Stephen Hawkins ASSOCIATED PRESS

«Ce que vous avez fait l'an dernier ne veut rien dire. Que ça ait été bon ou mauvais pour vous ou pour l'équipe, ça ne veut absolument rien dire, a déclaré Yelich. Nous recommençons tous à neuf. On ne doit penser qu'à ce qu'on peut faire pour aider les Brewers à gagner en 2019.»

Cette règle s'applique même au jeune frappeur de puissance qui a été nommé joueur par excellence de la Nationale après avoir presque remporté la Triple Couronne à sa première campagne à Milwaukee avec une moyenne de ,326, 36 circuits et 110 points produits.

Le premier entraînement complet de l'équipe est prévu mardi, quatre mois après avoir perdu le septième de la série de championnat de la Nationale aux mains des Dodgers de Los Angeles. Les Brewers ont connu tout un mois de septembre pour forcer la tenue d'un 163e match, au cours duquel ils ont battu les Cubs de Chicago pour leur premier titre de la Centrale depuis 2011, avant de balayer les Rockies du Colorado en série de sections.

«L'entre-saison a été un peu plus court, pas beaucoup de temps pour des vacances, a souligné le partant Jhoulys Chacin.
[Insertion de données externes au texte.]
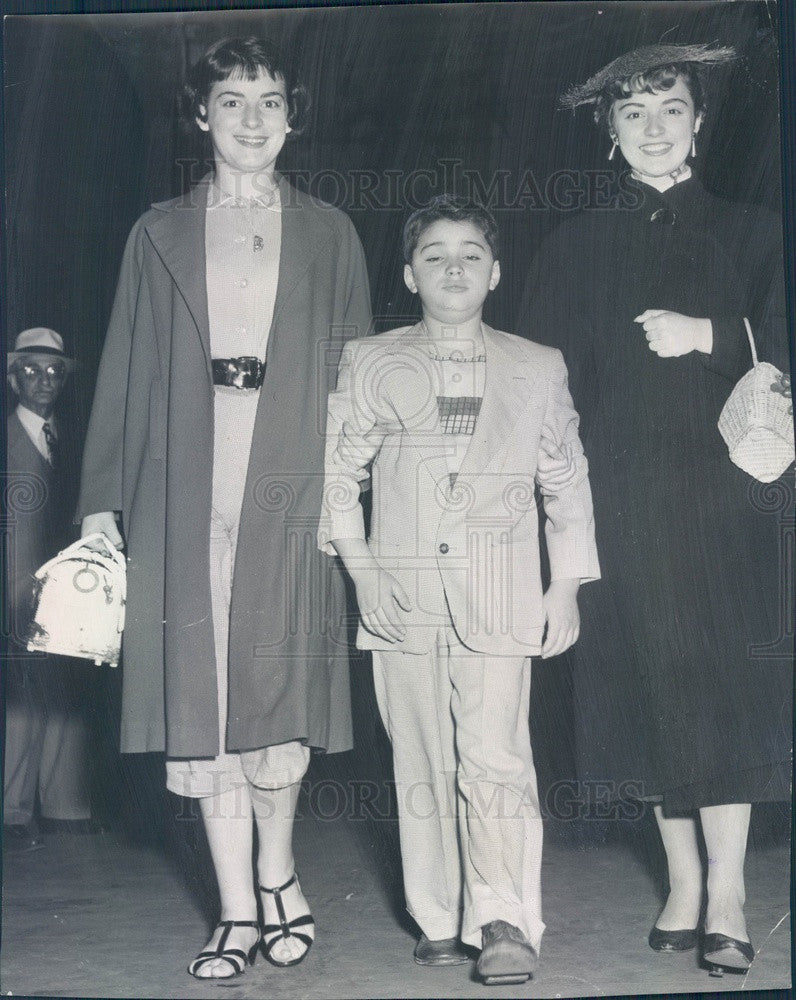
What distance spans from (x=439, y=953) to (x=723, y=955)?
2.18 ft

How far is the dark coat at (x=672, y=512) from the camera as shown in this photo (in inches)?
103

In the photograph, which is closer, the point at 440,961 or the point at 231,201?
the point at 440,961

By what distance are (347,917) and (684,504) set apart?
1.26 m

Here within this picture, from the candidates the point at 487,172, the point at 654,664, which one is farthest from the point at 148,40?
the point at 654,664

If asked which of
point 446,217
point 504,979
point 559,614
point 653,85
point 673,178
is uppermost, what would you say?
point 653,85

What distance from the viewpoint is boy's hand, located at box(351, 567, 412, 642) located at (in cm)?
256

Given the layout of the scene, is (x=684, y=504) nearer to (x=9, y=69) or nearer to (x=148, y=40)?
(x=148, y=40)

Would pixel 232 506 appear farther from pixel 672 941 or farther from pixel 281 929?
pixel 672 941

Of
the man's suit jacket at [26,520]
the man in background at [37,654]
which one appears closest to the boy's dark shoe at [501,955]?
the man in background at [37,654]

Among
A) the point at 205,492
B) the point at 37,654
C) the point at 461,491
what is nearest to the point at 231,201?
the point at 205,492

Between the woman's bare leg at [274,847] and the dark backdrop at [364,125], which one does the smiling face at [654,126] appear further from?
the woman's bare leg at [274,847]

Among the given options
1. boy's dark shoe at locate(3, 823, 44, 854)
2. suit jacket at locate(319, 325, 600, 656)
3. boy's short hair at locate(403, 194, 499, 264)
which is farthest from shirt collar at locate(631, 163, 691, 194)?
boy's dark shoe at locate(3, 823, 44, 854)

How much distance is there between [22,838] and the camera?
271 cm

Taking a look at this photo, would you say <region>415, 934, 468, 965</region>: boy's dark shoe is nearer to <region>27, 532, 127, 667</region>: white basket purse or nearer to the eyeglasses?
<region>27, 532, 127, 667</region>: white basket purse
Mes vacances, ça a été de jouer en séries. Le mois d'octobre était le moment prévu pour les vacances. C'était parfait. Je reprendrais ça chaque année.»

Le noyau des Brewers est plutôt le même en vue de 2019: Yelich, Chacin, le rapide voltigeur de centre Lorenzo Cain, le premier-but aux 35 circuits Jesus Aguilar, ainsi que le releveur aux balles de feu Josh Hader.

«Comme équipe, vous avez votre destin bien en mains quand vous disposez du genre de talent que nous avons ici, a ajouté Yelich. Vous voulez prouver que ce n'était pas de la chance et que vous pouvez le refaire. Je pense que c'est ce qui nous motive à l'aube de cette nouvelle saison.»

Le receveur Yasmani Grandal, acquis sur le marché des joueurs autonomes des Dodgers, est la principale addition du club. Le droitier Jimmy Nelson pourrait aider la rotation, lui qui a raté la dernière saison en raison d'une intervention chirurgicale à l'épaule droite.

Pour le gérant Craig Counsell, une nouvelle campagne signifie d'avoir une nouvelle formation qui n'a encore rien accompli.

«C'est une toute nouvelle équipe avec des joueurs à des moments différents de leur vie, de leur carrière, ainsi que différentes interactions, a-t-il dit. J'ai comparé cela à de la soupe l'an dernier. Nous allons de nouveau faire de la soupe. Certains des ingrédients sont les mêmes, mais il y a quelques ingrédients différents dans ce vestiaire, alors la soupe ne sera pas la même.»

Quand on a suggéré à Counsell que de refaire quelque chose était plus difficile, celui qui en est à sa cinquième saison comme gérant a sensiblement répété la même chose.

«Ça ne change rien. Ce groupe-là n'a encore rien fait.»

Les Brewers n'ont pas participé aux séries lors de saisons consécutives depuis 1981-82, alors qu'ils étaient toujours dans l'Américaine. Ils ont perdu la Série mondiale en sept rencontres aux mains des Cardinals de St. Louis en 1982.

Chacin, 15-8 et 3,50 en 35 départs en 2018, a rappelé que malgré leur bonne saison, ça a été très dur de rater la Série mondiale.

«Vous voulez vous retrouver dans cette position et gagner ce match ultime», a-t-il indiqué.

Pour Hader, qui a établi une marque des Majeures pour un gaucher avec 143 retraits sur des prises en 81 manches et un tiers, d'être passé aussi près augmente la motivation.

«Ce que nous avons accompli est incroyable, a indiqué le lanceur de 24 ans. Vous vous nourrissez de cela. Vous avez eu un aperçu de ce que ça peut être. Mais vous n'avez pas vécu l'expérience totale. Nous avons encore des choses à accomplir.»